Harvesters use different techniques. Some stand on a ledge or rocks and rake several piles of seaweed, then bring their boat alongside to collect the seaweed; others keep the boat beside them as they rake. One harvester with two boats has worked as a team with a second man who was not physically able to harvest but could manage the boats and take the full boat back to the dock and unload it. During the course of a good day, a strong harvester will deliver several boatloads, which can add up to several thousand pounds of rockweed.
The DMR requires harvesters to keep a record of their monthly landings of seaweed harvested in Maine waters, including where it was harvested, by what method and which species, and turn in forms by the 10th of the following month.
Inexperienced harvesters learn from old timers at the wharf. If they are willing workers, they catch on quickly. In late June, he was looking for more harvesters for the season, which begins after the rockweed drops its spore.
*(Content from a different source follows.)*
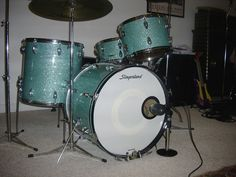Slingerland Set in Turquoise Glass Glitter Vintage Drums, Drum Sets, How To Play Drums, Beautiful Guitars, Turquoise Glass, Percussion, Hot Rods, Sticks, Engine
It usually runs from early June until sometime in August, but was slightly later this year because water temperatures remained low for so long.
The Maine Seaweed Council, organized in 1995, whose 30-plus members include harvesters, processors, growers, researchers and members of marine related agencies, is publishing a booklet, “Harvester’s Field Guide to Maine Seaweeds,” and a single sheet, “Harvest Guidelines for Maine Seaweeds,” which they hope to have available in laminated editions that harvesters can take out with them.
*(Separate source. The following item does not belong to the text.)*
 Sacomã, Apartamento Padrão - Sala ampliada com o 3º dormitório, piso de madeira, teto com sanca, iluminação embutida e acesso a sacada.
Hood collects rockweed from harvesters at Bob Waddell’s wharf at Quahog Lobster in Harpswell. He uses a hoist in a 1977 Mercedes truck (which he maintains himself, as he does all the equipment at the plant) to load huge net bags of rockweed onto the truck. These are taken to the Source processing plant at the Brunswick Industrial Park, where the rockweed is first spread out and examined by hand for periwinkles other creatures and shells, then shredded, dried in a two million BTU dehydrator and milled to a specific size. The final product is a chartreuse green powder that reeks of vitamins and good energy.
Bulk packages of the powder are sent to the primary Source plant in Connecticut, where some is used in a seaweed blend for horse and dog supplements and some is sent to a pharmaceutical lab where it is blended with other seaweeds and put into capsules for human consumption.
Domizi developed the first Source supplements in the 1960s when she was training her horse, Hull, for Olympic Trials and trying to resolve his hoof problems and increase his body weight. Her research revealed that micronutrients from seaweed might help, so she began to formulate a blend to include in his food. Hull improved dramatically and the word spread. Soon, Domizi was making the blend for other horse owners, who not only gave it to their horses, but also took it themselves and fed it to other animals. In 1975, after Domizi had discontinued horse training and tried to abandon producing the supplement, so many people asked her to continue she decided to establish Source.
Although no clinical trials have been conducted, the Source supplements, which provide micronutrients that are lacking in highly processed foods and in food raised in depleted soils, have a wide following with favorable customer testimony. Source now offers separate horse supplements for hoof care, senior horses and weight gain. Dog owners say using the supplements improves their animals’ coats, reduces skin irritations and breeding and allergy problems. People who take Source supplements say benefits include increased energy levels, stronger fingernails, improved hair texture and growth, reduced allergy and asthma conditions and reduced PMS symptoms. Also, scientists have speculated that seaweeds may play an important part in the low rate of breast and other cancers in Asian countries where it is frequently consumed.